I don't think he was being lechy, otherwise he would have stayed around for a reaction. I didn't feel threatened: it was right in the middle of a crowded room. No, the only reason I'm angry is the breathtaking arrogance of his assumption that I wanted to know what he thought of my hair and appearance. I was taking part in a professional conference, I was enjoying a coffee break and networking opportunity. I wasn't there for his aesthetic enjoyment, just because I happen to be younger than him and new to the medical education community and female. He probably read me as even younger and less influential than I am; the big selling point of the ASME conference is that it's a chance for everybody to mingle, from first year medical students to international Med Ed superstars. I know I look young for my age (the long hair contributes to this), and even if he guessed that I'm a junior lecturer rather than a student, I'm a complete newbie in the field of medicine and medical education.

It's a little thing, certainly, and it's hardly going to drive me out of my chosen career! But there's something incongruous about a three-day event in opulent surroundings set up for middle-aged, influential, mostly white men to air their opinions about how to make the medical profession more diverse, and then they turn round and treat their younger female colleagues like that.

The keynote speaker, another middle-aged, highly successful, white-appearing, middle-aged doctor and academic, annoyed me not by overt sexism but because he kept contrasting "diverse students" with "less diverse students". Apparently when presenting his research about the experiences of black and minority ethnic medical students, he was too embarrassed to use the term "white". Less. diverse. I've always rolled my eyes a bit when I see studies discussed that suggest many white people have negative associations with concepts like diversity, access, multiculturalism etc. But if someone who's enough of an expert to be invited as a keynote speaker at a conference on diversity talks as if "diversity" is a characteristic that individuals have to a greater or lesser extent depending on how many oppressed groups they belong to, the problem starts to look explicable.

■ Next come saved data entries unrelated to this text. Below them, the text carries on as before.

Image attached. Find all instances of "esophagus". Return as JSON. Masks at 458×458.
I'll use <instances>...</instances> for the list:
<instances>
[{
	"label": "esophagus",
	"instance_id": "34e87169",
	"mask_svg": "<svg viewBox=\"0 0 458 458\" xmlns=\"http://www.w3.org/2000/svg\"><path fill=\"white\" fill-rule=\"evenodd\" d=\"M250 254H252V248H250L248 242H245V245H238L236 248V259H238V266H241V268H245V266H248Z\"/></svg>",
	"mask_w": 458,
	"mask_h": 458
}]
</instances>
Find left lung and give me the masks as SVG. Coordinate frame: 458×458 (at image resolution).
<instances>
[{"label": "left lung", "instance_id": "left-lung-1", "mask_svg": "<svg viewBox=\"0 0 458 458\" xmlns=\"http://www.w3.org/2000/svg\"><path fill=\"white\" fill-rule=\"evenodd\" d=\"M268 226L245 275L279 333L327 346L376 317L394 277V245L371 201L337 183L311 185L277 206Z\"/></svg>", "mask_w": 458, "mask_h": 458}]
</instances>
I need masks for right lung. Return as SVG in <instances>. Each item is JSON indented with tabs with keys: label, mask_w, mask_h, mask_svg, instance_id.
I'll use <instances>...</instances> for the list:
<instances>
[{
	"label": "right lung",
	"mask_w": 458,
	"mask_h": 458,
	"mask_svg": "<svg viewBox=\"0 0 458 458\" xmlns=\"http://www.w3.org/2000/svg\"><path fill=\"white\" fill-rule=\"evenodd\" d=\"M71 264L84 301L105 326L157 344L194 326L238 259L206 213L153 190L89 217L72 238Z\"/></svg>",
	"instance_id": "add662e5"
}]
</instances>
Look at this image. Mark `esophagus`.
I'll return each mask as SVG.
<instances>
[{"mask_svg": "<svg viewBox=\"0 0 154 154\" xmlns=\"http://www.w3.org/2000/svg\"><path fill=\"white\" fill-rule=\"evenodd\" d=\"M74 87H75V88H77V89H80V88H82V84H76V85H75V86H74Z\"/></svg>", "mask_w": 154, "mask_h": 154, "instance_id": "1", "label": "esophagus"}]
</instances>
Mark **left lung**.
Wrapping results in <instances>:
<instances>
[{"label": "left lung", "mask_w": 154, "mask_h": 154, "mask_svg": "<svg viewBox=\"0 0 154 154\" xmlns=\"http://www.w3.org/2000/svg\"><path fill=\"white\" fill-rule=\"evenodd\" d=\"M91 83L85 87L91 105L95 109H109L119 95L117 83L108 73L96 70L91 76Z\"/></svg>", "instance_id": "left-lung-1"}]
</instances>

And circling back to my opening paragraph, I wonder if there isn't something similar going on when a comment as carefully neutral and mildly stated as Watson's ...don’t invite me back to your hotel room, right after I’ve finished talking about how it creeps me out and makes me uncomfortable when men sexualize me in that manner can provoke such huge outrage. Somehow women are saying "I'd prefer not to be sexually harassed, thanks", and some men are hearing "men are all evil and disgusting and probably rapists". There are lots of reasons for this phenomenon, and one of them is probably genuine defensiveness by actual misogynists. Still, a contributing factor may be that objecting to harassment is considered a feminist position (as opposed to, you know, a decent human being position!) and feminism is tainted by all kinds of negative associations.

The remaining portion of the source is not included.